__DATA FOR REVIEW__:
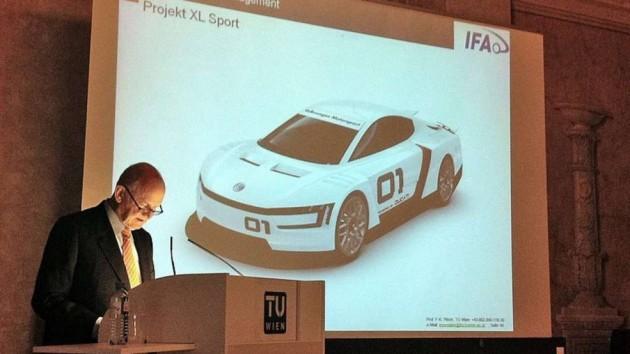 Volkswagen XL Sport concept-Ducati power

...

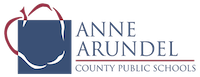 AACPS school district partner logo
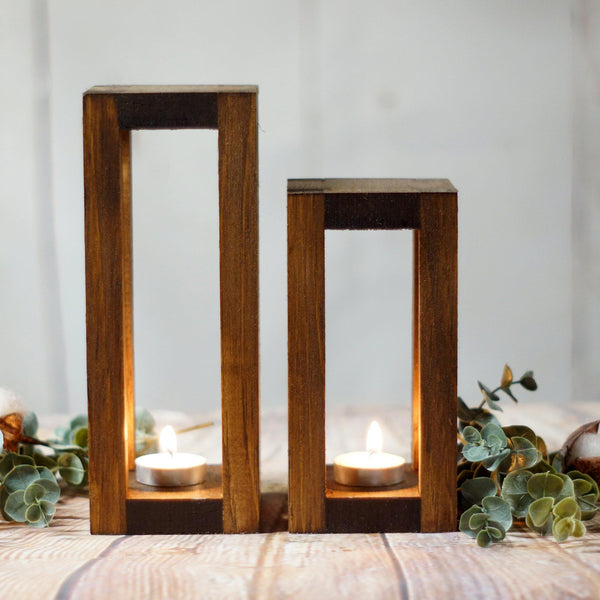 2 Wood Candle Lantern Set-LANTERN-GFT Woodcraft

__PROMPT__: Please set down, exactly and with no pictures, the lines in the entries above starting at the one holding "AACPS school district partner logo" and ending at the one holding "2 Wood Candle", ends included.

__RESULT FOR THIS EXERCISE__:
 AACPS school district partner logo
 2 Wood Candle Lantern Set-LANTERN-GFT Woodcraft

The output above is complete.